WHAT NEEDS TO BE DONE -
Reproduce each line of the material exactly, minus any picture.

MATERIAL FOR THIS EXERCISE -
------------------------------------------------------------------------
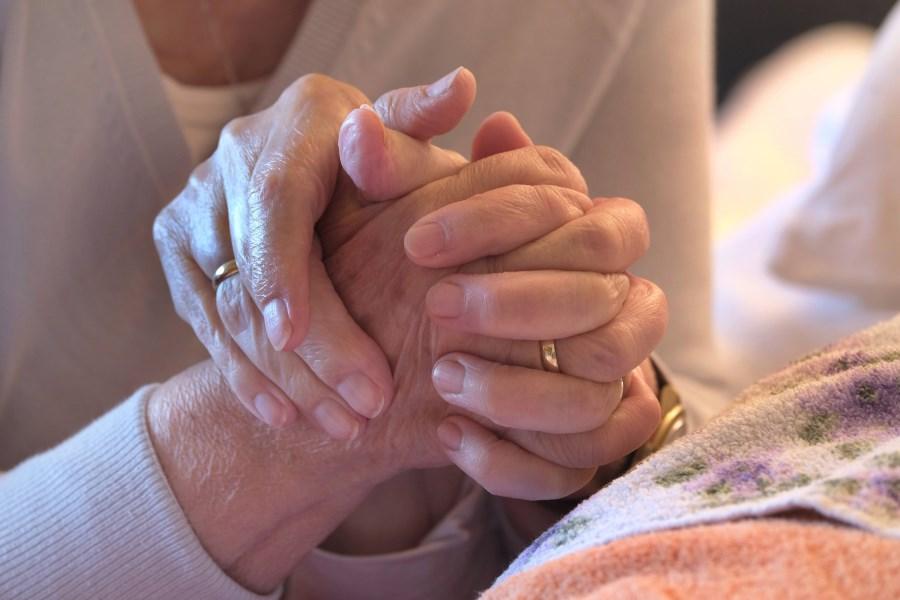 hände älterer frau halten hand pflegebedürftigen mannes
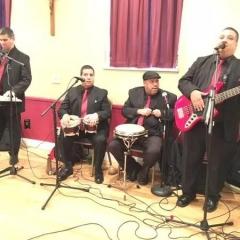 Los Ciegos Del Barrio performing.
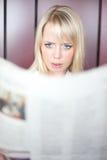 De vrouw met een krant wordt bang gemaakt Stock Foto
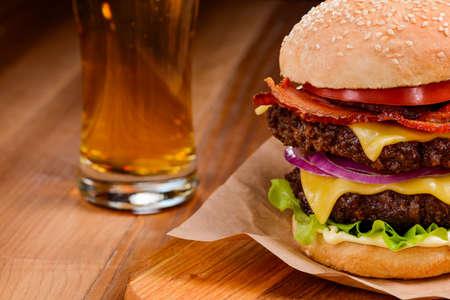 Photo pour Double hamburger and beer on a wooden table, selective focus - image libre de droit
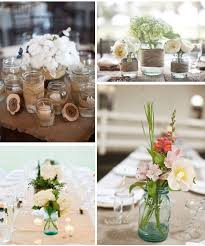Glass Jars And Wild Flowers Wedding Table Centrepieces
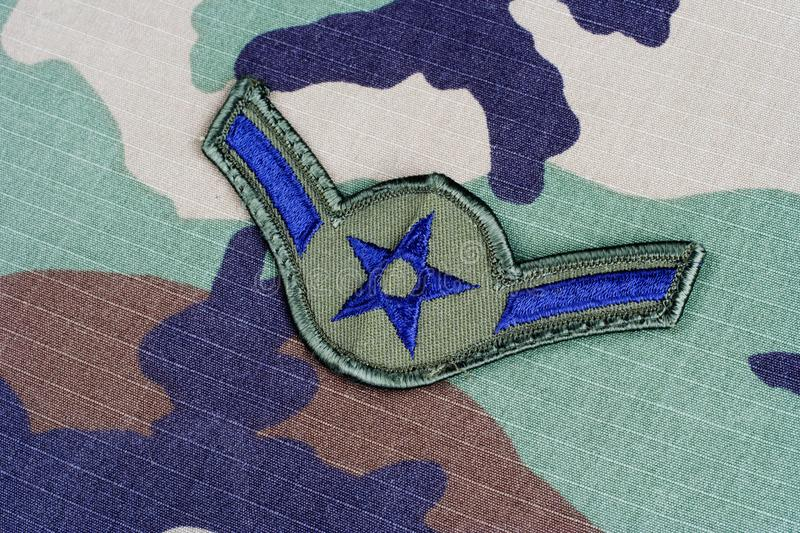 US AIR FORCE Airman rank patch on woodland camouflage uniform. Background royalty free stock image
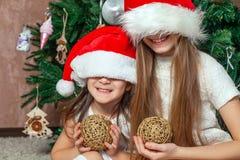 Två flickvänner är posera och bedra omkring julgranen royaltyfria bilder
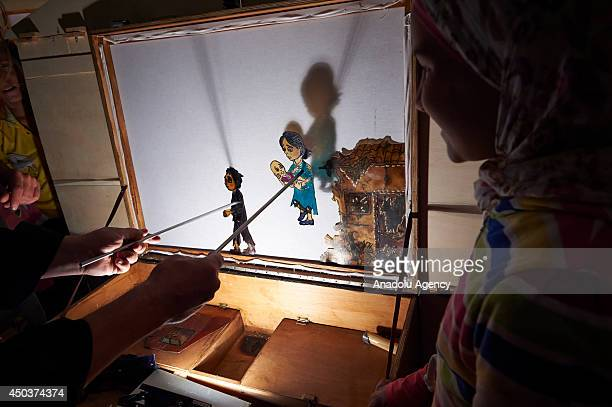 Syrian kids cheer up by the shadow puppetry that animates Syrian children who have fled their country's civil war staged by General Art Director in...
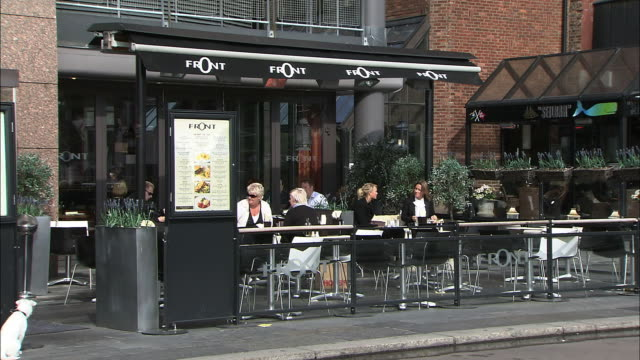 Patrons enjoy coffee at an outdoor cafe in Oslo, Norway.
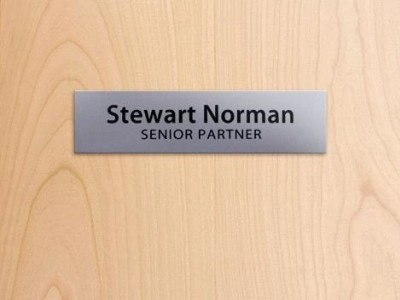 Engraved door signs.
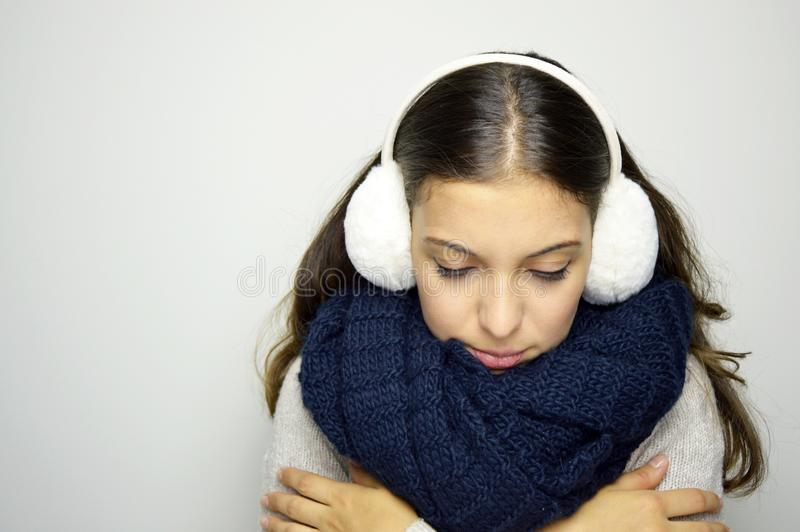 Shivering young woman looking down ill with flu or cold. Young woman being cold wearing earmuffs, scraf and sweater. Copy space. Shivering young woman looking stock image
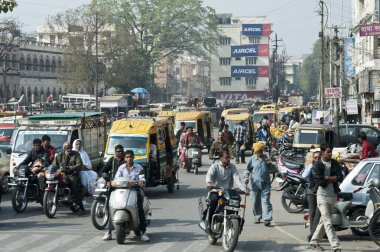 Traffic of people, cars and motorbikes in the street of New Delhi, India. one morning during my travel in india. a lot of people moving walking in the street everywhere.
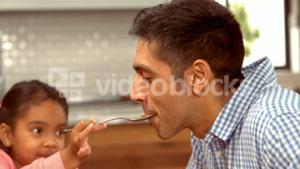 Smiling Hispanic father is fed by his daughter
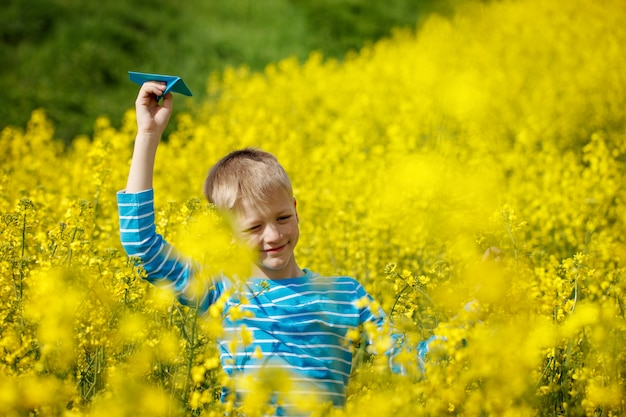 Happy boy holds in hand blue paper airplane on bright sunny day in the yellow field fowers Premium Photo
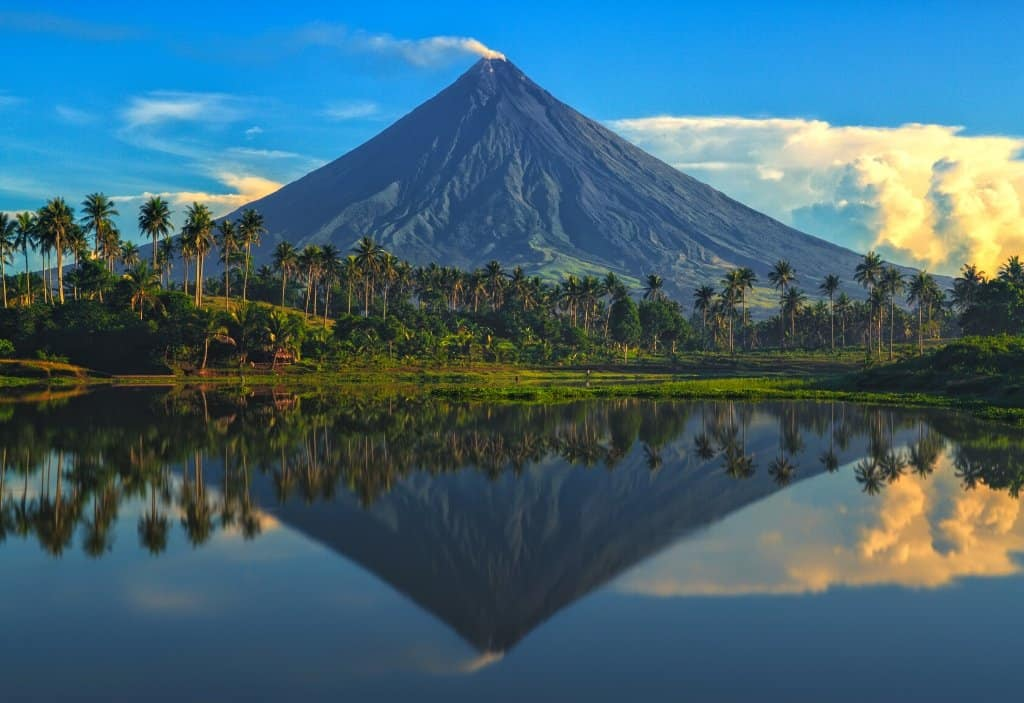reflection in water of a perfect conical volcano with palm trees and clouds behind it in Legazpi City, the volcano is Mount Mayon and is famous in Bicol Philippines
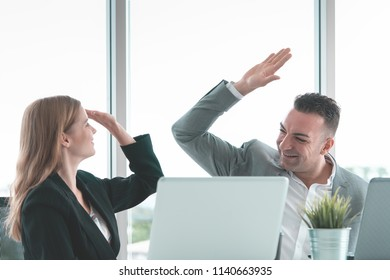 Male boss Hi five to female worker for success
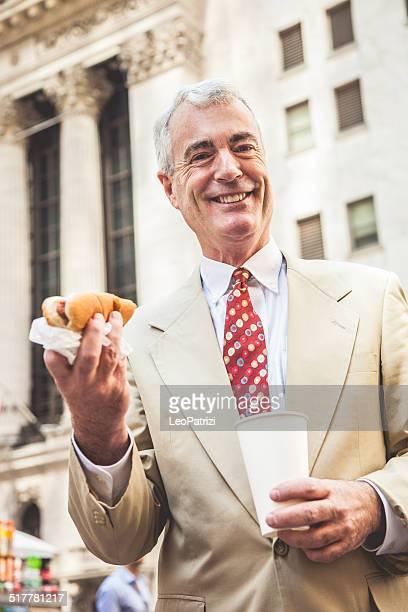Senior businessman buying an hot dog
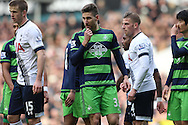 Federico Fernandez of Swansea City (c)  looks on. Barclays Premier league match, Tottenham Hotspur v Swansea city at White Hart Lane in London on Sunday 28th February 2016.<br /> pic by John Patrick Fletcher, Andrew Orchard sports photography.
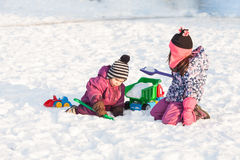 Children play on the snow Royalty Free Stock Photos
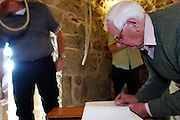 Isles of Scilly, 21 May 2009: After ring the first touch of plain bob triples, Brian Horrell signs the visitor's book at  the tower of the Parish Church of St Mary's, Hugh Town, on the Isles of Scilly. Photo by Peter Horrell / http://peterhorrell.com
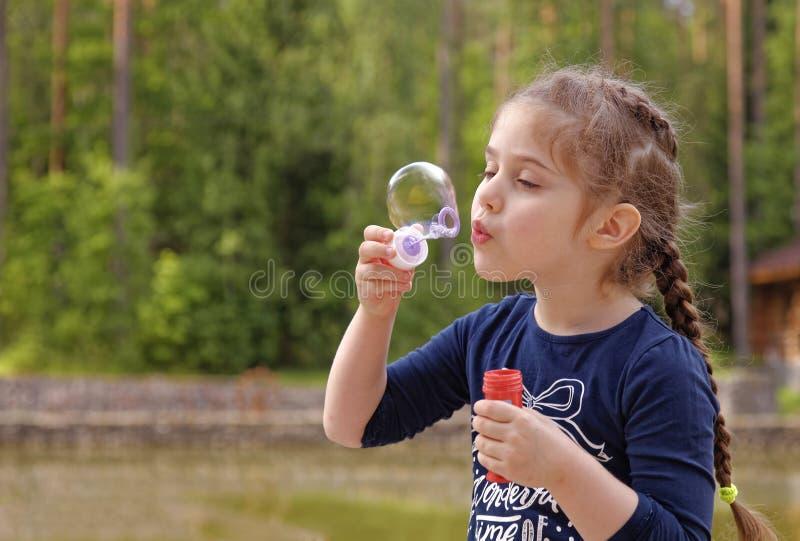 Bulles de soufflement adorables de petite fille en parc images libres de droits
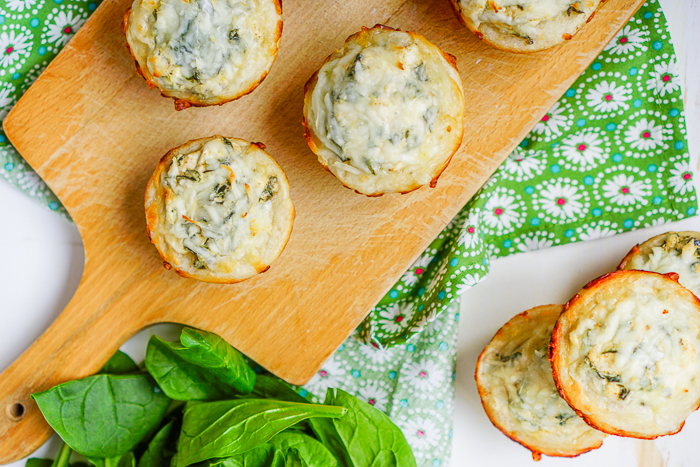 A WOOD CUTTING BOARD SITS ON A GREEN FLORAL NAPKIN WITH SPINACH DIP MUFFINS RESTING ON TOP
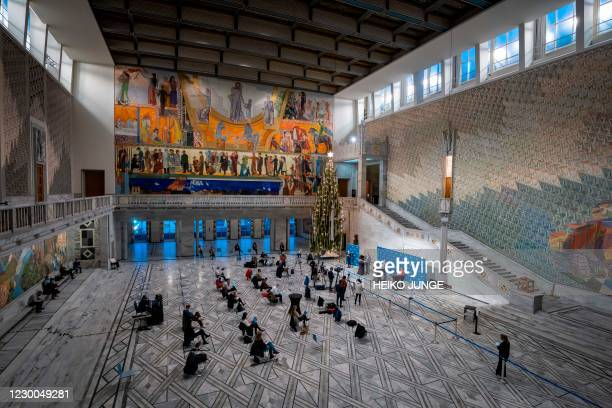 Journalists keep distance as they attend a press conference on December 10, 2020 in Oslo City Hall, as informations are given about new corona...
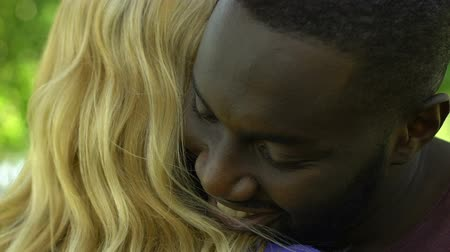прижиматься : Happy african-american man hugging his pretty blonde girlfriend, close up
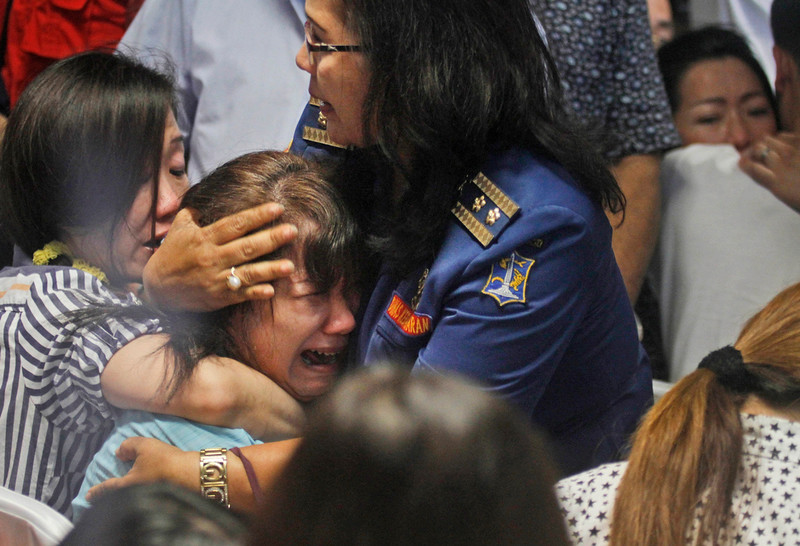 . Relatives of passengers of the missing AirAsia Flight 8501 react upon seeing the news on television about the findings of bodies on the waters near the site where the jetliner disappeared, at the crisis center at Juanda International Airport in Surabaya, East Java, Indonesia, Tuesday, Dec. 30, 2014. Bodies and debris seen floating in Indonesian waters Tuesday, painfully ended the mystery of AirAsia Flight 8501, which crashed into the Java Sea and was lost to searchers for more than two days. (AP Photo/Trisnadi)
------------------------------------------------------------------------
WRITTEN REPLY -
 hände älterer frau halten hand pflegebedürftigen mannes
 Los Ciegos Del Barrio performing.
 De vrouw met een krant wordt bang gemaakt Stock Foto
 Photo pour Double hamburger and beer on a wooden table, selective focus - image libre de droit
Glass Jars And Wild Flowers Wedding Table Centrepieces
 US AIR FORCE Airman rank patch on woodland camouflage uniform. Background royalty free stock image
 Två flickvänner är posera och bedra omkring julgranen royaltyfria bilder
 Syrian kids cheer up by the shadow puppetry that animates Syrian children who have fled their country's civil war staged by General Art Director in...
 Patrons enjoy coffee at an outdoor cafe in Oslo, Norway.
 Engraved door signs.
 Shivering young woman looking down ill with flu or cold. Young woman being cold wearing earmuffs, scraf and sweater. Copy space. Shivering young woman looking stock image
 Traffic of people, cars and motorbikes in the street of New Delhi, India. one morning during my travel in india. a lot of people moving walking in the street everywhere.
 Smiling Hispanic father is fed by his daughter
 Happy boy holds in hand blue paper airplane on bright sunny day in the yellow field fowers Premium Photo
reflection in water of a perfect conical volcano with palm trees and clouds behind it in Legazpi City, the volcano is Mount Mayon and is famous in Bicol Philippines
 Male boss Hi five to female worker for success
Senior businessman buying an hot dog
 Federico Fernandez of Swansea City (c)  looks on. Barclays Premier league match, Tottenham Hotspur v Swansea city at White Hart Lane in London on Sunday 28th February 2016.<br /> pic by John Patrick Fletcher, Andrew Orchard sports photography.
 Children play on the snow Royalty Free Stock Photos
 Isles of Scilly, 21 May 2009: After ring the first touch of plain bob triples, Brian Horrell signs the visitor's book at  the tower of the Parish Church of St Mary's, Hugh Town, on the Isles of Scilly. Photo by Peter Horrell / http://peterhorrell.com
 Bulles de soufflement adorables de petite fille en parc images libres de droits
 A WOOD CUTTING BOARD SITS ON A GREEN FLORAL NAPKIN WITH SPINACH DIP MUFFINS RESTING ON TOP
 Journalists keep distance as they attend a press conference on December 10, 2020 in Oslo City Hall, as informations are given about new corona...
прижиматься : Happy african-american man hugging his pretty blonde girlfriend, close up
 . Relatives of passengers of the missing AirAsia Flight 8501 react upon seeing the news on television about the findings of bodies on the waters near the site where the jetliner disappeared, at the crisis center at Juanda International Airport in Surabaya, East Java, Indonesia, Tuesday, Dec. 30, 2014. Bodies and debris seen floating in Indonesian waters Tuesday, painfully ended the mystery of AirAsia Flight 8501, which crashed into the Java Sea and was lost to searchers for more than two days. (AP Photo/Trisnadi)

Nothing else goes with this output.